Jack Dorsey stated in an email three months later that “Mudge signed.”
Less than three months later, Zatko gave Twitter executives his first significant recommendation: “hire the Alethea Group.”
“I feel an external investigation may be quite valuable,” he said over the company’s Slack channel. “I’d recommend Alethea group for the disinformation angle.”
Twitter authorized the move. A few weeks later, Zatko that Alethea be hired by Twitter’s legal department to write a report that would center on January 6.
“As folks can understand,” he wrote on Feb. 4, 2021, “there’s a lot still going on around Jan 6th and the 2020 election in general. Alethea is a boutique consultancy that specializes in disinformation and counter-messaging operations. They have been working with myself and Yoel [Roth].“
Zatko, in the meantime, sent a 12-page report by email on March 24, 2021, urging increased censorship through government connections, stating that “the organizations and people behind this recommendation have the connection [sic] to get this in front of the right people in the administration.”

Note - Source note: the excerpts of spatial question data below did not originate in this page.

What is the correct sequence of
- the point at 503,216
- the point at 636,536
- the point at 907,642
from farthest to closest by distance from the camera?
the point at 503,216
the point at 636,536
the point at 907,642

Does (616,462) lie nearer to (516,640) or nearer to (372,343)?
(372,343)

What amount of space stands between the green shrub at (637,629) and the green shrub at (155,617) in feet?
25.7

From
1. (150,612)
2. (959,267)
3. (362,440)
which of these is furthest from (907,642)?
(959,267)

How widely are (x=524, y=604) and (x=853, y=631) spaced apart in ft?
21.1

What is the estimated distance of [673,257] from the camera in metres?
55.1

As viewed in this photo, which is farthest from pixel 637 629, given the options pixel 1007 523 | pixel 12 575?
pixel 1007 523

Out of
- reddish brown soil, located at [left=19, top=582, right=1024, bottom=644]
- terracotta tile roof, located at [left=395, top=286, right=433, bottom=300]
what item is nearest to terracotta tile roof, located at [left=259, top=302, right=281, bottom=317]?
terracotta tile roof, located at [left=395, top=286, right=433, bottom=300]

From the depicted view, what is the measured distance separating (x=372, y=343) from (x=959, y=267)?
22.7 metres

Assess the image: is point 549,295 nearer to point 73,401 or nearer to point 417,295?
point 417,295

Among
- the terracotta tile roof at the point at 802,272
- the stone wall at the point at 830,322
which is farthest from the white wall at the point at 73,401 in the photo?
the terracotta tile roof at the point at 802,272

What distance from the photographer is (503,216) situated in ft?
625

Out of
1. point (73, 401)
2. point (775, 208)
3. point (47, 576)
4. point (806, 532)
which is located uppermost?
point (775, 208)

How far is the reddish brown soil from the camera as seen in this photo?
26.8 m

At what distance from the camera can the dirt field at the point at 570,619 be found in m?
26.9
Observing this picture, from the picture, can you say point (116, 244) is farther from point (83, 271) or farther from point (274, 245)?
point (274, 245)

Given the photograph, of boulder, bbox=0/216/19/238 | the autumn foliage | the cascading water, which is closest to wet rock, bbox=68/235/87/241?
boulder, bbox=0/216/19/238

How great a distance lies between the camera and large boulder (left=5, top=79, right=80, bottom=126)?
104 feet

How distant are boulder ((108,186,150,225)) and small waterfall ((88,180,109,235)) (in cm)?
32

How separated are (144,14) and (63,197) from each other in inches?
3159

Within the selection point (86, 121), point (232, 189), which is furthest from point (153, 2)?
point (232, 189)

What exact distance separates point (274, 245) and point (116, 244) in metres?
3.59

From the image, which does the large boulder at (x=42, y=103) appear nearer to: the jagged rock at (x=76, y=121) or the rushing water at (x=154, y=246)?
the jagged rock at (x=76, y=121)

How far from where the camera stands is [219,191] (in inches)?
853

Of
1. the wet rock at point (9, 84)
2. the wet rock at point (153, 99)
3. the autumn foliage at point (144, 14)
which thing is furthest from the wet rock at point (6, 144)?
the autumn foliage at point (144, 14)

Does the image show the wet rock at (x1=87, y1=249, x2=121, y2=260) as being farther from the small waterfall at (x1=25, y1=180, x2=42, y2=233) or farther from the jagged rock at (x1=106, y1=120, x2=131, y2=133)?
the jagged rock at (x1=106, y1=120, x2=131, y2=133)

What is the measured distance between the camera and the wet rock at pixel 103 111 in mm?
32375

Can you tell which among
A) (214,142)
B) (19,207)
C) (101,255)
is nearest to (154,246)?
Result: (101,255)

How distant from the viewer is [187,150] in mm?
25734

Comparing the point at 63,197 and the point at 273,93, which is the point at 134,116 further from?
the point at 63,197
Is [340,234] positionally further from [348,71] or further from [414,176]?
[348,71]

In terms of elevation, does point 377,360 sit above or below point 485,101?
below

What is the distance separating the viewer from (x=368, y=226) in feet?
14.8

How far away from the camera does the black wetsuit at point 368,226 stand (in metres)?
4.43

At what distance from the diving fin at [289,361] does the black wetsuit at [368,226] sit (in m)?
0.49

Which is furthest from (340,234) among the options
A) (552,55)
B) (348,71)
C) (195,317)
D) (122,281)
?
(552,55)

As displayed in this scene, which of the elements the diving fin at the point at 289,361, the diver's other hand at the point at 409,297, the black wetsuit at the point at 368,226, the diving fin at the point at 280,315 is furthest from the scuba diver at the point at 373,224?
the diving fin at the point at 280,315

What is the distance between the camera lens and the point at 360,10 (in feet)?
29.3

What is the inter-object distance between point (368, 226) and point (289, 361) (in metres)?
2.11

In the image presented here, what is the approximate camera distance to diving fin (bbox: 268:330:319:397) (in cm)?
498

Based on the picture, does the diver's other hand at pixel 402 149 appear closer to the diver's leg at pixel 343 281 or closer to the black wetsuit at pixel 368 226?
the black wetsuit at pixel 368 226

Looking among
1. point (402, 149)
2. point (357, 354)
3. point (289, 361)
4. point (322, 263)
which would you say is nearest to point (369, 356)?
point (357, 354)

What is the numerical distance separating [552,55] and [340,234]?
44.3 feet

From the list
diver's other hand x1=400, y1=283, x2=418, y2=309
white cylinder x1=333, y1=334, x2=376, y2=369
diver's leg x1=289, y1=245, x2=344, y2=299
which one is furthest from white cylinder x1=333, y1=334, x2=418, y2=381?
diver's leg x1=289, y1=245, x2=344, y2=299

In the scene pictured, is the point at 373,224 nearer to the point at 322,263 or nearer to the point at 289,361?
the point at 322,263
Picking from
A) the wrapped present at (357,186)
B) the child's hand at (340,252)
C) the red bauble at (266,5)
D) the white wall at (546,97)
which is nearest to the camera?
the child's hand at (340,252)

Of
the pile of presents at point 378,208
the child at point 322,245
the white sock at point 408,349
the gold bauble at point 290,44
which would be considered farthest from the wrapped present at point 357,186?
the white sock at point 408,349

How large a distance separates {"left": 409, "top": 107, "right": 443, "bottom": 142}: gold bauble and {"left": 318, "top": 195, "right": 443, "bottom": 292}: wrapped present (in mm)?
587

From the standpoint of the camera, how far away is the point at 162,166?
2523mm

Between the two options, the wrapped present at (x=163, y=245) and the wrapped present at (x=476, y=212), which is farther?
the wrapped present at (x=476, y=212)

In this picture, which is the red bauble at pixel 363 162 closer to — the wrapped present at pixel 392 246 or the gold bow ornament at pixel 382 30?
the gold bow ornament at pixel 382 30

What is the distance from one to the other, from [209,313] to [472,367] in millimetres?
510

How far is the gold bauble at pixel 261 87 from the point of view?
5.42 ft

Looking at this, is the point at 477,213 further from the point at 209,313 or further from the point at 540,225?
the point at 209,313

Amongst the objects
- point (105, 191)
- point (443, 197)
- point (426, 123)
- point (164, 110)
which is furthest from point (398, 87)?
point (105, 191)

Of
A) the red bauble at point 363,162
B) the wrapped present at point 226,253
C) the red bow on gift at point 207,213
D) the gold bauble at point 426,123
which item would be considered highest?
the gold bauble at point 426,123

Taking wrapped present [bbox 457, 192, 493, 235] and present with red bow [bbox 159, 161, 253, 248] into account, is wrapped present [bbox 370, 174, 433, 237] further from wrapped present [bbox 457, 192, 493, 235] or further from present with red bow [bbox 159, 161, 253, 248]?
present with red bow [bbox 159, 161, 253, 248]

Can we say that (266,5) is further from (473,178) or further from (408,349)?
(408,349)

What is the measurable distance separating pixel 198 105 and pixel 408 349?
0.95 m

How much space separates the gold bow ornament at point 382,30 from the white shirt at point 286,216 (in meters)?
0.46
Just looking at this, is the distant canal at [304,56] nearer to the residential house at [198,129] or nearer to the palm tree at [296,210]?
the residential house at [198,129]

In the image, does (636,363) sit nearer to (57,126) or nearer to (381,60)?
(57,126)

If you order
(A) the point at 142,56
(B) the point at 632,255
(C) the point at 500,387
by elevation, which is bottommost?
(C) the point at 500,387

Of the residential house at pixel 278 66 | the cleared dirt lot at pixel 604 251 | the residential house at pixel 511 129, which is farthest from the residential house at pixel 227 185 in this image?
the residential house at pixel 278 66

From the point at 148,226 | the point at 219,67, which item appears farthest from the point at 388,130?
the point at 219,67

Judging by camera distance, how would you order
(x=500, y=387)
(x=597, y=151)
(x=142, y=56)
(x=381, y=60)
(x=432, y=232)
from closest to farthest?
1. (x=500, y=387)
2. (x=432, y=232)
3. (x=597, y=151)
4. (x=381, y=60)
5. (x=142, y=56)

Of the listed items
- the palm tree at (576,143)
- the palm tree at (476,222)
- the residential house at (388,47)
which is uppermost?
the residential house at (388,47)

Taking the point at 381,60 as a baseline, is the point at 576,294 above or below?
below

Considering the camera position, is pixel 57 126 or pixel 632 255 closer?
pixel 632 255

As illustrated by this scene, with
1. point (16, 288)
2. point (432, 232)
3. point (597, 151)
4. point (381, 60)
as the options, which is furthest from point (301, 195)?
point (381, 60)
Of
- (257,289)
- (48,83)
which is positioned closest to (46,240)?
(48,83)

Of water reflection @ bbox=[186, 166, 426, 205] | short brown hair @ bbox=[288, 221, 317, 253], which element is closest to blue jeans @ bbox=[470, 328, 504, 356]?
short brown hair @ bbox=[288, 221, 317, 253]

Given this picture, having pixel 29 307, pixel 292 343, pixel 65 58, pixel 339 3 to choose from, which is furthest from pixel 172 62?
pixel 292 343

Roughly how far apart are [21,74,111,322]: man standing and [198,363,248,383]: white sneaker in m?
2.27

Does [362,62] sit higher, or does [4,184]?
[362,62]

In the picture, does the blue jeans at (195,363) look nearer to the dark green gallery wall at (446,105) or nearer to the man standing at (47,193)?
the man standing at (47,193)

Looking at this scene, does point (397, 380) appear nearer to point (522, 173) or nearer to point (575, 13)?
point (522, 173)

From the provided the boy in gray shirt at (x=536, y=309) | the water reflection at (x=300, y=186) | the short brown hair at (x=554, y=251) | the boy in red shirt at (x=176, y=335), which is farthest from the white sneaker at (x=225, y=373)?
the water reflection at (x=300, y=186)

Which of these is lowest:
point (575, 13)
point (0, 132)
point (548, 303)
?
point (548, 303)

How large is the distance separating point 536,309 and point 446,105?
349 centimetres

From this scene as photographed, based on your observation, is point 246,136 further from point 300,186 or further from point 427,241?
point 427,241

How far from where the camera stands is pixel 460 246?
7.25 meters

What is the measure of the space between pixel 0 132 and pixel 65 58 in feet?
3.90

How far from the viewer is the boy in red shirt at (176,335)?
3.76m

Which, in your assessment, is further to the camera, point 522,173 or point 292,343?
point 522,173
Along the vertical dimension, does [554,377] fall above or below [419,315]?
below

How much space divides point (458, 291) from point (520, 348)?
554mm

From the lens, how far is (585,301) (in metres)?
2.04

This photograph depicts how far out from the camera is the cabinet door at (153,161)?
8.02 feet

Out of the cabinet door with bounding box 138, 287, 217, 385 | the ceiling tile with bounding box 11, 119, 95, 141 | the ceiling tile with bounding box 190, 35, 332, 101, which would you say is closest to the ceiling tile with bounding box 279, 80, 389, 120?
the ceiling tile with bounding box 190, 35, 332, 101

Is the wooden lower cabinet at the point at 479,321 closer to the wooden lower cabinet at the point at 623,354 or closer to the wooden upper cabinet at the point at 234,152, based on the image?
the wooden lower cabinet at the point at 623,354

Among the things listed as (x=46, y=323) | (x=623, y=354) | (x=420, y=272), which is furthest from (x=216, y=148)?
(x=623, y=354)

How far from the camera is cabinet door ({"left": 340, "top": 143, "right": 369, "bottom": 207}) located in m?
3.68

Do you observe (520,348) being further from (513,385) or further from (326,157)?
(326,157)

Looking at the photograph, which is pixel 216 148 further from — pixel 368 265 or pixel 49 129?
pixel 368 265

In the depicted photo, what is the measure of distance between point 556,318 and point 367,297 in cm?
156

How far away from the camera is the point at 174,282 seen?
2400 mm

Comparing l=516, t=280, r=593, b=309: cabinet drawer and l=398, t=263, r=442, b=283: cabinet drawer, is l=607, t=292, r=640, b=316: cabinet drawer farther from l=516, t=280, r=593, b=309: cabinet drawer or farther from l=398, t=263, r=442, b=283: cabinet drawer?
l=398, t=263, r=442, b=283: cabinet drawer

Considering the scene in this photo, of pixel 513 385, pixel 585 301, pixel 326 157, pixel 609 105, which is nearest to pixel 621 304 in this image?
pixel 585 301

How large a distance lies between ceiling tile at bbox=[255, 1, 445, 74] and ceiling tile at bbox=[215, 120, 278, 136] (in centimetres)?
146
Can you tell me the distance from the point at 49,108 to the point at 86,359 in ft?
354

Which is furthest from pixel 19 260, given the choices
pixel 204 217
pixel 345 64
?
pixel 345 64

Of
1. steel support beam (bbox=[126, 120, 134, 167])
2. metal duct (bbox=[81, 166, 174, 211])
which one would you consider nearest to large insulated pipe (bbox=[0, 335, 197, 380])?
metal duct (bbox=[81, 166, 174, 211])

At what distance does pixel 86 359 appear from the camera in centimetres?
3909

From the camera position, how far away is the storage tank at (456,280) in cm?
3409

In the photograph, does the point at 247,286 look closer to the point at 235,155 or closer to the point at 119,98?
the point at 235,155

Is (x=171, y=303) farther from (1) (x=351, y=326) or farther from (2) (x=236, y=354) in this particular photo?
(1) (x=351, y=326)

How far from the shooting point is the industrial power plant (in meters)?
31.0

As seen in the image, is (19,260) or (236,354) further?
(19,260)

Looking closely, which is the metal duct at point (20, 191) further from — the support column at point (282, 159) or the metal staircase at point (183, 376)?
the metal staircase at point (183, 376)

The report is co-authored by Aspen Institute’s Vivian Schiller, who led the “pre-bunking” of the Hunter Biden laptop story, and Hamilton68 hoax author Clint Watts, and is published by the Mossavar-Rahmani Center at the Harvard Kennedy School and NYU Stern Center for Business and Human Rights.
-Public
Later, it was revealed that Alethea’s pusher, Zatko, “had engaged with members of US intelligence agencies…” According to Public, “Attitudes toward Zatko would be quite different two years later.”
Zatko turned whistleblower, sued the company, and settled for $7.75 million. He then filed a complaint with the Justice Department, SEC, and FTC, alleging Twitter executives had misled the government, been negligent in protecting user data, and had violated a 2011 consent decree with the FTC.
Somebody leaked Zatko’s complaint to the Washington Post, which reached out to Twitter for comment on August 19, 2022.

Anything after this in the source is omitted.